> What is asked: Switch every "dirt ground" in the listing below to "bare earth" and reproduce the whole listing with nothing else altered.

> Items:
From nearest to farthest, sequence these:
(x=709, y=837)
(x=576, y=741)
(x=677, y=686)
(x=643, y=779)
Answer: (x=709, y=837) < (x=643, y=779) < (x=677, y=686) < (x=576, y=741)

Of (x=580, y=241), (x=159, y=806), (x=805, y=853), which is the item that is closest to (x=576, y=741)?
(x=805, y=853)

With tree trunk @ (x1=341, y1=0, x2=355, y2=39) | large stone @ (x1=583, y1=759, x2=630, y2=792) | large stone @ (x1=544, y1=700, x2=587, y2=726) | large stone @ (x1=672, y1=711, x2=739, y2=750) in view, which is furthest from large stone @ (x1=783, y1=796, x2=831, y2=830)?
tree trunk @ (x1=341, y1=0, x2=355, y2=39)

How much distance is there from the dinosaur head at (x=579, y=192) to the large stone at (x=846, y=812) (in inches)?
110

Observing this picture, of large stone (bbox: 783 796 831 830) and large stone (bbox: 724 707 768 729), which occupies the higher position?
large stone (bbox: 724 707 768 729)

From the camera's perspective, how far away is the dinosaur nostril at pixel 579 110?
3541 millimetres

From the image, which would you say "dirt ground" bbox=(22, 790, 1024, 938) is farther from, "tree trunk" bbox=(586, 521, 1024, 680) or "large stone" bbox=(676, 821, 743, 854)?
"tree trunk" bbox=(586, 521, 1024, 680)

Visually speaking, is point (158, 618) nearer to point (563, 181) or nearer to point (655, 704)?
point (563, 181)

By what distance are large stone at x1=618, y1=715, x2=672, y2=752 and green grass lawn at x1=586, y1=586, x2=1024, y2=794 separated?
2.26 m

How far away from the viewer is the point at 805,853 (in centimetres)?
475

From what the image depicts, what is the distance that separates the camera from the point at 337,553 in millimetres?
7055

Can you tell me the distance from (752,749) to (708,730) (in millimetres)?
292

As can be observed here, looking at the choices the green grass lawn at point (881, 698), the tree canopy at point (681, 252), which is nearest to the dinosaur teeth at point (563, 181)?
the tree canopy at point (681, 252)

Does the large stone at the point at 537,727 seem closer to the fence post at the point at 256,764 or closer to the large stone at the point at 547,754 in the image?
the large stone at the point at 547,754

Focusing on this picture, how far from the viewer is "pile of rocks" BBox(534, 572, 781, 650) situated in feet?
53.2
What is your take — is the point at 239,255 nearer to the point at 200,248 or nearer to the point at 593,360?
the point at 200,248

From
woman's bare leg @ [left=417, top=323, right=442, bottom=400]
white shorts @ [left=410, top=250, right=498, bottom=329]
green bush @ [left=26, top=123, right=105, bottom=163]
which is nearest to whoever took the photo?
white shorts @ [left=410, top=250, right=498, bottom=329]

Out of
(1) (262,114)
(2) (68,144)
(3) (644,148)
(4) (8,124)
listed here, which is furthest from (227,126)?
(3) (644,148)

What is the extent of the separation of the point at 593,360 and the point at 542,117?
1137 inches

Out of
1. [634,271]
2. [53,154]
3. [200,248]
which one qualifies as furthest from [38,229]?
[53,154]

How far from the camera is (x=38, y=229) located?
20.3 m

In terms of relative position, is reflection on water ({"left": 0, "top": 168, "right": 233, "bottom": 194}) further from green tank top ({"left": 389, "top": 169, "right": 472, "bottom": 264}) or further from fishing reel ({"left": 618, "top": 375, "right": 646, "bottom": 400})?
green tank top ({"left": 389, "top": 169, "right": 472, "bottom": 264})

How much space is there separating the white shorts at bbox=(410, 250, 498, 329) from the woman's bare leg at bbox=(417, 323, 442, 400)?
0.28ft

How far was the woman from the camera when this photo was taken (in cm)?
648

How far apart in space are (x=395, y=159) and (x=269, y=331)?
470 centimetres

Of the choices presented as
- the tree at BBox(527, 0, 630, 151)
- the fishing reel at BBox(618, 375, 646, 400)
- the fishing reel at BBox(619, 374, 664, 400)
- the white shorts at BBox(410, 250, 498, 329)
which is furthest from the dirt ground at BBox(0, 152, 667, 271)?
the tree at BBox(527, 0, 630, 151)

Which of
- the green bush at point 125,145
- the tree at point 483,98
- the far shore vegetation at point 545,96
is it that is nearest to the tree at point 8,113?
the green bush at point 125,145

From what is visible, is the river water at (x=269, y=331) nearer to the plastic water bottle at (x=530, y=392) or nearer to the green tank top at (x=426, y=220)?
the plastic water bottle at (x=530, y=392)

> Answer to this task:
From nearest to farthest, sequence these:
(x=709, y=837)
(x=576, y=741)
(x=677, y=686)
(x=643, y=779)
Answer: (x=709, y=837) < (x=643, y=779) < (x=677, y=686) < (x=576, y=741)

Of (x=580, y=241), (x=159, y=806), (x=805, y=853), which is the item that is closest to (x=576, y=741)?
(x=805, y=853)

With tree trunk @ (x1=341, y1=0, x2=355, y2=39) | large stone @ (x1=583, y1=759, x2=630, y2=792) | large stone @ (x1=544, y1=700, x2=587, y2=726) | large stone @ (x1=672, y1=711, x2=739, y2=750) in view, which is furthest from large stone @ (x1=783, y1=796, x2=831, y2=830)?
tree trunk @ (x1=341, y1=0, x2=355, y2=39)

How much distance is there from the dinosaur head at (x=579, y=192) to the large stone at (x=846, y=812) (in inches)?
110

Observing this picture, of large stone (bbox: 783 796 831 830) and large stone (bbox: 724 707 768 729), which occupies the higher position?
large stone (bbox: 724 707 768 729)

From the camera's perspective, how far away is the dinosaur nostril at pixel 579 110?
3541 millimetres

From the image, which would you say "bare earth" bbox=(22, 790, 1024, 938) is farther from, "tree trunk" bbox=(586, 521, 1024, 680) or "large stone" bbox=(676, 821, 743, 854)?
"tree trunk" bbox=(586, 521, 1024, 680)

Visually speaking, is point (158, 618) nearer to point (563, 181) or nearer to point (655, 704)?
point (563, 181)

By what distance are large stone at x1=618, y1=715, x2=672, y2=752 and green grass lawn at x1=586, y1=586, x2=1024, y2=794 separated?
2.26 m

How far away from the viewer is the point at 805,853 (in centimetres)?
475

From what the image depicts, what is the distance that separates the camera from the point at 337,553 in millimetres?
7055

Can you tell me the distance from (752,749) to (708,730) (in millimetres)?
292

As can be observed here, looking at the choices the green grass lawn at point (881, 698), the tree canopy at point (681, 252), which is nearest to the dinosaur teeth at point (563, 181)?
the tree canopy at point (681, 252)

Does the large stone at the point at 537,727 seem closer to the fence post at the point at 256,764 or closer to the large stone at the point at 547,754 in the image?
the large stone at the point at 547,754

Focusing on this picture, how far from the viewer is "pile of rocks" BBox(534, 572, 781, 650) situated in feet?
53.2
What is your take — is the point at 239,255 nearer to the point at 200,248 or nearer to the point at 593,360?
the point at 200,248

From
woman's bare leg @ [left=417, top=323, right=442, bottom=400]
white shorts @ [left=410, top=250, right=498, bottom=329]
green bush @ [left=26, top=123, right=105, bottom=163]
which is nearest to whoever took the photo?
white shorts @ [left=410, top=250, right=498, bottom=329]

Out of
(1) (262,114)
(2) (68,144)
(3) (644,148)
(4) (8,124)
listed here, which is furthest from (227,126)?
(3) (644,148)

What is the extent of the separation of the point at 593,360 and the point at 542,117?
1137 inches

Out of
1. [634,271]
2. [53,154]
3. [200,248]
which one qualifies as furthest from [38,229]?
[53,154]

How far from the camera is (x=38, y=229) located?
20.3 m

In terms of relative position, is reflection on water ({"left": 0, "top": 168, "right": 233, "bottom": 194}) further from green tank top ({"left": 389, "top": 169, "right": 472, "bottom": 264}) or further from fishing reel ({"left": 618, "top": 375, "right": 646, "bottom": 400})?
green tank top ({"left": 389, "top": 169, "right": 472, "bottom": 264})

How much space is there separating the white shorts at bbox=(410, 250, 498, 329) from the woman's bare leg at bbox=(417, 323, 442, 400)?
0.28ft

How far was the woman from the camera when this photo was taken (in cm)?
648

How far apart in space are (x=395, y=159) and (x=269, y=331)?
470 centimetres

Of the choices presented as
- the tree at BBox(527, 0, 630, 151)
- the fishing reel at BBox(618, 375, 646, 400)
- the fishing reel at BBox(619, 374, 664, 400)
- the white shorts at BBox(410, 250, 498, 329)
which is furthest from the bare earth at BBox(0, 152, 667, 271)?
the tree at BBox(527, 0, 630, 151)

Which of
- the green bush at point 125,145
- the tree at point 483,98
- the far shore vegetation at point 545,96
is it that is nearest to the tree at point 8,113?
the green bush at point 125,145

From what is visible, is the river water at (x=269, y=331) nearer to the plastic water bottle at (x=530, y=392) or nearer to the green tank top at (x=426, y=220)?
the plastic water bottle at (x=530, y=392)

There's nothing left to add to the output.